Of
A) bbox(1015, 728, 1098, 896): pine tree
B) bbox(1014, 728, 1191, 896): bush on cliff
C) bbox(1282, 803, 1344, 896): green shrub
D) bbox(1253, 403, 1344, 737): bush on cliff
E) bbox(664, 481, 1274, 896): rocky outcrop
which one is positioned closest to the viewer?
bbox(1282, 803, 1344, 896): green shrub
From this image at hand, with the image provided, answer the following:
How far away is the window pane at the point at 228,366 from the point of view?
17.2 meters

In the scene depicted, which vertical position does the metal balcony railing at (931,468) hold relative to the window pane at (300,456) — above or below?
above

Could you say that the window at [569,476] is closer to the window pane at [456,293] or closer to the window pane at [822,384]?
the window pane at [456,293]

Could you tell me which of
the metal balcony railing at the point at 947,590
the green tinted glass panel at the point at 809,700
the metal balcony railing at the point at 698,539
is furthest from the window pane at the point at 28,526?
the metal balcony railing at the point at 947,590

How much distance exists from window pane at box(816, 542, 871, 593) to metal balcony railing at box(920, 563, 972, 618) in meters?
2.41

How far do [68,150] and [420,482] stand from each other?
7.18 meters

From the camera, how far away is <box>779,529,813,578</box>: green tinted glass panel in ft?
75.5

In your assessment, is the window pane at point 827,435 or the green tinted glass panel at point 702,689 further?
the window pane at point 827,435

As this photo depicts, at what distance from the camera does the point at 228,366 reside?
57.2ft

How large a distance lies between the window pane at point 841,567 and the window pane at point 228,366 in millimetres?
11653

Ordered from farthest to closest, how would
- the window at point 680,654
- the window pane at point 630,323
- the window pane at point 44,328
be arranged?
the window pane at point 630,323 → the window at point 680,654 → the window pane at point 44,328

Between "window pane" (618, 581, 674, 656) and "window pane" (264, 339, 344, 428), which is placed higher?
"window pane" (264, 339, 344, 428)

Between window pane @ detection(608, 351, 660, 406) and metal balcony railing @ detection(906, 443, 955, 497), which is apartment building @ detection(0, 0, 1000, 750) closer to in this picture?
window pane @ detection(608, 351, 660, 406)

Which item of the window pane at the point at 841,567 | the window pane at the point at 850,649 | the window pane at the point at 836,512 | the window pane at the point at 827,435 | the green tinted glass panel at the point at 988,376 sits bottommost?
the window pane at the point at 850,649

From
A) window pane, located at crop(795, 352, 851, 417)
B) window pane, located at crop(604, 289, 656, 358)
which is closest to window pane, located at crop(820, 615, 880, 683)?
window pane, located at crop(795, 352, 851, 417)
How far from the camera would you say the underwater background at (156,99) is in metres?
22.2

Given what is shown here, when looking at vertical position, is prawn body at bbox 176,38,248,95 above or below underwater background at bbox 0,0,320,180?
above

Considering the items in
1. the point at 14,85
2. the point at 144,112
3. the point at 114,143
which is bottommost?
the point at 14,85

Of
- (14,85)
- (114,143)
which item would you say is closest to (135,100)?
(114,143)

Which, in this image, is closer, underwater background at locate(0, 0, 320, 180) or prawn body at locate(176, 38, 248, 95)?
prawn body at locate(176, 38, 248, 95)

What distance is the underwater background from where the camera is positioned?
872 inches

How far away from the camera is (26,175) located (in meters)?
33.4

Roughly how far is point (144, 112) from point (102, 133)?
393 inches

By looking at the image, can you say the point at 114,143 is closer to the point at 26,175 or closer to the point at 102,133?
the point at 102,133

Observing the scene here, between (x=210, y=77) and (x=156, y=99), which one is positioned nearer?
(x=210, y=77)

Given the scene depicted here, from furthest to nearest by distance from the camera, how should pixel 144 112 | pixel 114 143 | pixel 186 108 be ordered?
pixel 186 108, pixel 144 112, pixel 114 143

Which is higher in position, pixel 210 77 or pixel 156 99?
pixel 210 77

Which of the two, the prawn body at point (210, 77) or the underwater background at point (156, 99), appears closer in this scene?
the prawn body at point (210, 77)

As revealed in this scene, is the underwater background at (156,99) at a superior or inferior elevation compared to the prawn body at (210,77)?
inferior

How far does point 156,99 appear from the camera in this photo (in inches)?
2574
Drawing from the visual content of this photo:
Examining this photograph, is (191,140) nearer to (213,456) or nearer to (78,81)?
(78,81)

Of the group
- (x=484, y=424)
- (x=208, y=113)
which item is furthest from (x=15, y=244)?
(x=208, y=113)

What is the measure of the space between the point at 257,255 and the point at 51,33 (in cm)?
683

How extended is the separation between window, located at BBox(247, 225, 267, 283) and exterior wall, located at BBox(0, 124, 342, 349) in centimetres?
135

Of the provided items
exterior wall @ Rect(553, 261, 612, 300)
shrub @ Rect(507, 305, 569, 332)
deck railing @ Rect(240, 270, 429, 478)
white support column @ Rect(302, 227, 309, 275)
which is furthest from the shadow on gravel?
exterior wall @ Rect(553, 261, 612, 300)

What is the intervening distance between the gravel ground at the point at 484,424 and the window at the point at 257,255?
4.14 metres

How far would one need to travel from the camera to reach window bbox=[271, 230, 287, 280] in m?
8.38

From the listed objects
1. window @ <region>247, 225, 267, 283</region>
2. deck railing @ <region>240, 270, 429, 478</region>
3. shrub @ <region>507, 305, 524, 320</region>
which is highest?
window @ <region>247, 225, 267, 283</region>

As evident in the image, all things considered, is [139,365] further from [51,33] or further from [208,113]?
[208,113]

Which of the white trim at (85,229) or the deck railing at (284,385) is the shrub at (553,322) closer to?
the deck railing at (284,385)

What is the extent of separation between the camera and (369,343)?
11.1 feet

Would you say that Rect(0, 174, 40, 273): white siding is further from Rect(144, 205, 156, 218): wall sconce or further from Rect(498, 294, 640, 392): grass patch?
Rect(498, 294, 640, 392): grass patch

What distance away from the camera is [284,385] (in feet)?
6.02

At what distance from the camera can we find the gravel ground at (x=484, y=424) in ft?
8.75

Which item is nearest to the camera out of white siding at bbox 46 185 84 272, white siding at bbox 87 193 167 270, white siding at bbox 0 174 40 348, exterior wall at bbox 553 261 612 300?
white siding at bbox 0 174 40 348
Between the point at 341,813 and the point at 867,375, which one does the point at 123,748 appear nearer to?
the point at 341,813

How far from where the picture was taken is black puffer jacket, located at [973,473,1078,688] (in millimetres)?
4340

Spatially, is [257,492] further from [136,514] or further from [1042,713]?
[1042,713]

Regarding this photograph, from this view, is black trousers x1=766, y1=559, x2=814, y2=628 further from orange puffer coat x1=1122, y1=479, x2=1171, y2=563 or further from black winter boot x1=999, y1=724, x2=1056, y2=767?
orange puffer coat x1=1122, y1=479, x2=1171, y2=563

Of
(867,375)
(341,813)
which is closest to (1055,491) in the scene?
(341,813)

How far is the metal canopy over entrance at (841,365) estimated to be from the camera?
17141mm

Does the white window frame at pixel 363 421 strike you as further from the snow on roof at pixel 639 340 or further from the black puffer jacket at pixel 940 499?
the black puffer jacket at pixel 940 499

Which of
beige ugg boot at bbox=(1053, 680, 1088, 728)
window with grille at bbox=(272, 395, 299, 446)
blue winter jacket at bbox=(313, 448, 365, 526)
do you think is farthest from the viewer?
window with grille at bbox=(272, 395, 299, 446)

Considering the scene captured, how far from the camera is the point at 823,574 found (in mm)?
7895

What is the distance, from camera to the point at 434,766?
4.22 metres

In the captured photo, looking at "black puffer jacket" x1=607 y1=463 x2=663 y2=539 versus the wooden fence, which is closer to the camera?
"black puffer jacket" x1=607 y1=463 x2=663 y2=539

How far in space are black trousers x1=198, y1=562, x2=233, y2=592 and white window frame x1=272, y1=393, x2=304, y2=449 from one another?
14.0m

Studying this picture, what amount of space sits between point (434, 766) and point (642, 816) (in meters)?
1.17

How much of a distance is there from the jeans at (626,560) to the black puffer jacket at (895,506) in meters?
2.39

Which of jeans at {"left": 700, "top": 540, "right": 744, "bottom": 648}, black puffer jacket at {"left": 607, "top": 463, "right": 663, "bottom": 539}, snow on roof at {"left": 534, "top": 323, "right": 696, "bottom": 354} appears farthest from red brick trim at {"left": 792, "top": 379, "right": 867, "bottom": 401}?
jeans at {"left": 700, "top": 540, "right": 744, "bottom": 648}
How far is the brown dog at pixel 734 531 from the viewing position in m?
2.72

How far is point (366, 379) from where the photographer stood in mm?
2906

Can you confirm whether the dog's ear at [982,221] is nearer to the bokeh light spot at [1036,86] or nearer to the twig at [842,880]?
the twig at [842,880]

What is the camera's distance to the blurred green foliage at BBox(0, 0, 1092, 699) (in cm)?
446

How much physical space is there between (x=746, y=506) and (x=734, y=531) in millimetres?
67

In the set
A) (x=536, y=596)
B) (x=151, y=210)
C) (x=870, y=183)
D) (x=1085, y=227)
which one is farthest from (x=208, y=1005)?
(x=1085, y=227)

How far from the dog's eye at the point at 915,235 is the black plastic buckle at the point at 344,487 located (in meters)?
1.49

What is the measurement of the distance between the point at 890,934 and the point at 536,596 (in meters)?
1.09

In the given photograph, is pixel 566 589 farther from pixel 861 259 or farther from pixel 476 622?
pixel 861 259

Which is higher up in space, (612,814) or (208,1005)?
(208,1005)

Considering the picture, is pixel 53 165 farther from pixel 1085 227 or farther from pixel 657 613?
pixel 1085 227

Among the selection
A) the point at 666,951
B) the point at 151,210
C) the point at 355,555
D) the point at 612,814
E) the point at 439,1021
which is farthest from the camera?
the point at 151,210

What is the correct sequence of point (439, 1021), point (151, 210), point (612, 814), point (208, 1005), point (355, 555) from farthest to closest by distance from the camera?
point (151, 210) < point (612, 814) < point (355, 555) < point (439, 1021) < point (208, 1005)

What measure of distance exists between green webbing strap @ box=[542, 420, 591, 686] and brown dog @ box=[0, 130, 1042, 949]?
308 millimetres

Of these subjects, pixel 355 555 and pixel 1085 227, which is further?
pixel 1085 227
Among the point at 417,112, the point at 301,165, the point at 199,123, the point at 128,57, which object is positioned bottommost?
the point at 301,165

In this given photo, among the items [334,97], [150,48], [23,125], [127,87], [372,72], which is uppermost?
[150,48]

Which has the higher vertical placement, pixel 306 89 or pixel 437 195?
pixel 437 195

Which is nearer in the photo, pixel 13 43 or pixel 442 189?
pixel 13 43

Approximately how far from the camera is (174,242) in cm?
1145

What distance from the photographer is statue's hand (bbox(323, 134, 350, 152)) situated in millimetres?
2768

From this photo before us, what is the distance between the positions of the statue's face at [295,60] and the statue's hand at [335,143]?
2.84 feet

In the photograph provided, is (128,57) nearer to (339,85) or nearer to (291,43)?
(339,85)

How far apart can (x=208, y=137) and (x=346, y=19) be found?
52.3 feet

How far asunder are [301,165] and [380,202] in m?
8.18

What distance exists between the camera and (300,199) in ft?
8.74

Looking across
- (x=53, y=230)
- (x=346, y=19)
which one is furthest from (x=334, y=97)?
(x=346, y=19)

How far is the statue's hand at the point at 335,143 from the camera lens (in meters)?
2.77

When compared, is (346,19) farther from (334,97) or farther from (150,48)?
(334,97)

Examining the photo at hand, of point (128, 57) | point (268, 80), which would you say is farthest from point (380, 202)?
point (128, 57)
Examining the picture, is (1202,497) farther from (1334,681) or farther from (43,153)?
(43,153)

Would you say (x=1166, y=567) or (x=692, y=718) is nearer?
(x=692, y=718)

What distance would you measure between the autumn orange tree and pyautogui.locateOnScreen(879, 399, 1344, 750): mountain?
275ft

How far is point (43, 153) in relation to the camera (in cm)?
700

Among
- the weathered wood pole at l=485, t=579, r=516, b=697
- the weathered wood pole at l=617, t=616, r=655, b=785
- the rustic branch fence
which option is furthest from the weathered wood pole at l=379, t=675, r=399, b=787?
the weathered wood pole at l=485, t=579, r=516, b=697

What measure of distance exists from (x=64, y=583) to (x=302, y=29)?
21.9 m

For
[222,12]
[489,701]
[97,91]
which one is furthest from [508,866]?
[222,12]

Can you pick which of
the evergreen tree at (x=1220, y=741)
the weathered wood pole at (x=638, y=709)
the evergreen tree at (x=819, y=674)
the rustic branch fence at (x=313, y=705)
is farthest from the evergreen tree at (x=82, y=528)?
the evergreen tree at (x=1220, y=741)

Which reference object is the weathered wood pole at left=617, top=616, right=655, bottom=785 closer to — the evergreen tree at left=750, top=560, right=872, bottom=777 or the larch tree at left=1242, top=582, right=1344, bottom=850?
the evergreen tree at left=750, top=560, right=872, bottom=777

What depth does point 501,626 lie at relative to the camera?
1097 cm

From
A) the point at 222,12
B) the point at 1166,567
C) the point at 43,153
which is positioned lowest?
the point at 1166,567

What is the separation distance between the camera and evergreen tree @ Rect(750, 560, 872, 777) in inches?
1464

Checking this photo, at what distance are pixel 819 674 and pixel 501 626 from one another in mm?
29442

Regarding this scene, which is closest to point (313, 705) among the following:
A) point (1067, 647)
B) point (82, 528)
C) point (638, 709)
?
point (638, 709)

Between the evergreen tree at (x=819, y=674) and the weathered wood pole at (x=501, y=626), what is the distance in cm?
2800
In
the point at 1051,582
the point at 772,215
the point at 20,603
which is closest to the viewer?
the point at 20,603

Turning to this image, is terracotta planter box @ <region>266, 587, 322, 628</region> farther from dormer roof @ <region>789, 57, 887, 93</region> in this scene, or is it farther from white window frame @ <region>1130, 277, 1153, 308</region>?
•••••
_Instructions to follow:_
Reproduce the records from their start through the line containing "17.2 meters", swapping "rocky outcrop" for "stone ledge" and leaving everything else unchanged.

_Written solution:_
Of
A) bbox(1015, 728, 1098, 896): pine tree
B) bbox(1014, 728, 1191, 896): bush on cliff
C) bbox(1282, 803, 1344, 896): green shrub
D) bbox(1253, 403, 1344, 737): bush on cliff
E) bbox(664, 481, 1274, 896): stone ledge
which one is positioned closest to the viewer?
bbox(1282, 803, 1344, 896): green shrub
From this image at hand, with the image provided, answer the following:
How far away is the window pane at the point at 228,366 from the point of view?
17.2 meters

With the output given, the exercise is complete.